> GOAL OF THE EXERCISE
Return verbatim the run of lines that opens with the line holding "Is pixel 226" and closes with the last line of the records.

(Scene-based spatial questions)
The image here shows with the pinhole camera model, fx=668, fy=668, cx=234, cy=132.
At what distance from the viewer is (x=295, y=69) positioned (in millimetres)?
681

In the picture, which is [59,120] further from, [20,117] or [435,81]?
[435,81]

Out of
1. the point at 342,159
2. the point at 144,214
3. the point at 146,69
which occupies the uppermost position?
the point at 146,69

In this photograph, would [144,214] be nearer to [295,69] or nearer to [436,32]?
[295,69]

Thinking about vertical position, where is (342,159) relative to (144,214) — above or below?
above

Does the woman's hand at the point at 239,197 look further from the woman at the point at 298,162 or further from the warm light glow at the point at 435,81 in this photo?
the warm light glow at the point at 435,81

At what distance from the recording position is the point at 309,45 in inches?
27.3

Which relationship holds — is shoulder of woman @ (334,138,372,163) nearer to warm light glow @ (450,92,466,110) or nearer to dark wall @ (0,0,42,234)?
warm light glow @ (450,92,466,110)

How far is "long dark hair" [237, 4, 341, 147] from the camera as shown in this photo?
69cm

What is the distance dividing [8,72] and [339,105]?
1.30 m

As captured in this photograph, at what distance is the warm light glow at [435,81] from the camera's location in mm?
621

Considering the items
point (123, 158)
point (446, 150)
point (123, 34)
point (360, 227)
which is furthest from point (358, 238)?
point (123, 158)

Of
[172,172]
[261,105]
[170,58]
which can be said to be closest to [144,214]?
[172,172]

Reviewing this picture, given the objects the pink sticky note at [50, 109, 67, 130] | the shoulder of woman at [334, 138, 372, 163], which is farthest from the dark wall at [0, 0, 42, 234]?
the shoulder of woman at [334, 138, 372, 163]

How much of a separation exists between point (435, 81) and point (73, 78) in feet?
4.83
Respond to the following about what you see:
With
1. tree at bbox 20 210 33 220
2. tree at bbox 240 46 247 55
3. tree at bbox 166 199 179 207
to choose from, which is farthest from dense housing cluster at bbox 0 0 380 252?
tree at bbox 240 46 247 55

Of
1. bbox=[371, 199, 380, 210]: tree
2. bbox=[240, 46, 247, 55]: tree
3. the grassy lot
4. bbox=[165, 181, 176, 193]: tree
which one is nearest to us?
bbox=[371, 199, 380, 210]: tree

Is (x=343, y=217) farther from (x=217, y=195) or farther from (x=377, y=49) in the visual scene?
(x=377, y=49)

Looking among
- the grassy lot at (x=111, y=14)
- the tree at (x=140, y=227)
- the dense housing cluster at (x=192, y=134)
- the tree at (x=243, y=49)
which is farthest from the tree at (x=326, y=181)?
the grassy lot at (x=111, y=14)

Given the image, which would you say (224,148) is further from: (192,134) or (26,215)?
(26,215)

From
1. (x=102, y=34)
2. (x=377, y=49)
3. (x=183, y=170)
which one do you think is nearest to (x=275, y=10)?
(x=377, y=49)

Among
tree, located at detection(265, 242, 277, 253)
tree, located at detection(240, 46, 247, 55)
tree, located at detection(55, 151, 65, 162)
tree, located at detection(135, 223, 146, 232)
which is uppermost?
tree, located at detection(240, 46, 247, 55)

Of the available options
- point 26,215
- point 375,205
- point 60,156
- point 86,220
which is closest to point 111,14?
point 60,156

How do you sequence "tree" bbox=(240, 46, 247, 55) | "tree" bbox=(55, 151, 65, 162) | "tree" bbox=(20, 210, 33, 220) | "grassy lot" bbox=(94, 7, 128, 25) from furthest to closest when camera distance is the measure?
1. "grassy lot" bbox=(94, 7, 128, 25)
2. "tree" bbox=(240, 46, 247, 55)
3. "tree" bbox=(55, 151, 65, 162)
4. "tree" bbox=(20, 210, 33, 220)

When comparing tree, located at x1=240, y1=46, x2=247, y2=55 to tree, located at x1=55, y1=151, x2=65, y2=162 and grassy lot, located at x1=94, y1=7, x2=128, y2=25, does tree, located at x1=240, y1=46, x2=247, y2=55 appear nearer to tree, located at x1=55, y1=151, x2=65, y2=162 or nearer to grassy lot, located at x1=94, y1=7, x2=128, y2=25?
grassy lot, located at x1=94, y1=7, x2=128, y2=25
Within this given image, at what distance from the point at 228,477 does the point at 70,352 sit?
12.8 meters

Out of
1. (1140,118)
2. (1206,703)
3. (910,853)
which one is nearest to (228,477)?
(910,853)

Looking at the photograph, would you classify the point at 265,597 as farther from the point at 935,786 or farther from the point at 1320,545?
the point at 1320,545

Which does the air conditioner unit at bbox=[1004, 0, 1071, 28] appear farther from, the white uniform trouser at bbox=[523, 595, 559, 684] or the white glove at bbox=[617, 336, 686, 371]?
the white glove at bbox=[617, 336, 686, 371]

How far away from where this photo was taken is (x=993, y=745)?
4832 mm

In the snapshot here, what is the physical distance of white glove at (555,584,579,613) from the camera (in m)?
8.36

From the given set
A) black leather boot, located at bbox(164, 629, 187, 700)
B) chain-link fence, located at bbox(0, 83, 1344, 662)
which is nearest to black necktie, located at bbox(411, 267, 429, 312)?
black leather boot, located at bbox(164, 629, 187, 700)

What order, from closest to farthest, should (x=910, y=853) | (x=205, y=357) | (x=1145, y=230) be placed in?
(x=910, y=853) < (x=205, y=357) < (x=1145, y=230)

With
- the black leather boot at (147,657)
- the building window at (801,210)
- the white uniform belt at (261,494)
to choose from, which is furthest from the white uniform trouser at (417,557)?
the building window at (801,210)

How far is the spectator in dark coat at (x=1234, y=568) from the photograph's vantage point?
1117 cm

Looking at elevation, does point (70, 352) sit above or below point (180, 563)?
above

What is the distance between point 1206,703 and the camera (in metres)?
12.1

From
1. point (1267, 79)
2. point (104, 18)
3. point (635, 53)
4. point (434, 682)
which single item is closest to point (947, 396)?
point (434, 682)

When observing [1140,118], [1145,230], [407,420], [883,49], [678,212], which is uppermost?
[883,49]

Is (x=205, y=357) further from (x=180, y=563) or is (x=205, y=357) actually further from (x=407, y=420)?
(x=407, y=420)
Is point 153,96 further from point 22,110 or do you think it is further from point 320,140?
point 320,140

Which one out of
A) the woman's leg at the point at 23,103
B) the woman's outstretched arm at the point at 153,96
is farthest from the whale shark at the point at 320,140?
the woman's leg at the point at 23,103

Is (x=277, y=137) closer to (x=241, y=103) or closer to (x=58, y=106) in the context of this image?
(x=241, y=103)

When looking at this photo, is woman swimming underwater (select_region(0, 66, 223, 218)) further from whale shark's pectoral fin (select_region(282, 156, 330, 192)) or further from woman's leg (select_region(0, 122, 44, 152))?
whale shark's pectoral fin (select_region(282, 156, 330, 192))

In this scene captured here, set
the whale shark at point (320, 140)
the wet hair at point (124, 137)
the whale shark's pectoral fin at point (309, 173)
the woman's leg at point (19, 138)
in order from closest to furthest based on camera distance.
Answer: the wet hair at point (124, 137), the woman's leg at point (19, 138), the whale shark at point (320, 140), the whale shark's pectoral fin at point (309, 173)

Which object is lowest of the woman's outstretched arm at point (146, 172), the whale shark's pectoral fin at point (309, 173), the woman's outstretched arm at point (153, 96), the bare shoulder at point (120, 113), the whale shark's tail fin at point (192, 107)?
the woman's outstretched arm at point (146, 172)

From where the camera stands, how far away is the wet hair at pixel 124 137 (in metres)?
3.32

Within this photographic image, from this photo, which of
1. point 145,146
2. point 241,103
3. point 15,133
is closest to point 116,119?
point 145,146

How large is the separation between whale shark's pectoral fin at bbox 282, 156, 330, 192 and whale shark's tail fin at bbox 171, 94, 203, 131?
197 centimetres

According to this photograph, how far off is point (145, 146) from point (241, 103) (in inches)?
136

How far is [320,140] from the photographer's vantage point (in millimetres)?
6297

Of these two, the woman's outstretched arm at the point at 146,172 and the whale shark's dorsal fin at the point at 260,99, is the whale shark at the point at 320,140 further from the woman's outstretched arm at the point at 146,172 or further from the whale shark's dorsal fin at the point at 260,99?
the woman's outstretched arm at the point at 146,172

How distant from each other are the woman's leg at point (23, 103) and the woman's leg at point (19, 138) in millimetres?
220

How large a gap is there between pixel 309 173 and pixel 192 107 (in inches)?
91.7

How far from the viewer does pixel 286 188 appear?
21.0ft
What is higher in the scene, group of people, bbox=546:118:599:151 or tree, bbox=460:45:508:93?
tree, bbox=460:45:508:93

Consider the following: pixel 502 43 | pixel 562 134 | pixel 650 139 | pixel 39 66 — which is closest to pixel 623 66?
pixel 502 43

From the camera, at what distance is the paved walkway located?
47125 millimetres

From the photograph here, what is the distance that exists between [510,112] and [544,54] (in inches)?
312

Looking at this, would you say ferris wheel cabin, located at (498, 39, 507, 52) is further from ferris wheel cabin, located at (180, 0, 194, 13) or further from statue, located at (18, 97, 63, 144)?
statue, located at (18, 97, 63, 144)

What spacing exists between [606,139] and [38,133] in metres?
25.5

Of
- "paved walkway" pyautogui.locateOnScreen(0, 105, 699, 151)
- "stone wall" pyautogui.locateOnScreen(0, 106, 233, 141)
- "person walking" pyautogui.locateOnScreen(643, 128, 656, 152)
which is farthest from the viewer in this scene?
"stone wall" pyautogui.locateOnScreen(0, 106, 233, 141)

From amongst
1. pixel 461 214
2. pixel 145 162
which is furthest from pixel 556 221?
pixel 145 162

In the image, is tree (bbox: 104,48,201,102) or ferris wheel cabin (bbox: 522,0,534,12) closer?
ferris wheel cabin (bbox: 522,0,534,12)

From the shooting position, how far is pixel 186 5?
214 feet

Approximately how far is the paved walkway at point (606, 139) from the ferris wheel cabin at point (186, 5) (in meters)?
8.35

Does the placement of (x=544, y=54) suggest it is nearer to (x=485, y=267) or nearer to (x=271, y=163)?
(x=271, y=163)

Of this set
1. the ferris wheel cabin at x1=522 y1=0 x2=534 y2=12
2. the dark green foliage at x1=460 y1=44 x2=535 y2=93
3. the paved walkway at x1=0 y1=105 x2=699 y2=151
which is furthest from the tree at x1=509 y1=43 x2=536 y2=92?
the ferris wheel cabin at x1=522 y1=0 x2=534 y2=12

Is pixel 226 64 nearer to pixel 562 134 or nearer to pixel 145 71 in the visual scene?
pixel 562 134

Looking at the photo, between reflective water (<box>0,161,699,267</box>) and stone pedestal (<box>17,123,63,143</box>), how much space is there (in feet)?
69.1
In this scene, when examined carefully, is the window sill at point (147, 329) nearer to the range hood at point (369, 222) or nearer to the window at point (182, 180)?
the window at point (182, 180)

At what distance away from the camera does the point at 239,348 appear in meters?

> WRITTEN REPLY
Is pixel 226 64 nearer to pixel 562 134 or nearer to pixel 145 71 in the visual scene?
pixel 562 134

Looking at the photo, between reflective water (<box>0,161,699,267</box>) and stone pedestal (<box>17,123,63,143</box>), how much space is there (in feet)?
69.1
In this scene, when examined carefully, is the window sill at point (147, 329) nearer to the range hood at point (369, 222) or nearer to the window at point (182, 180)?
the window at point (182, 180)

At what distance away from the camera does the point at 239,348 appear in meters?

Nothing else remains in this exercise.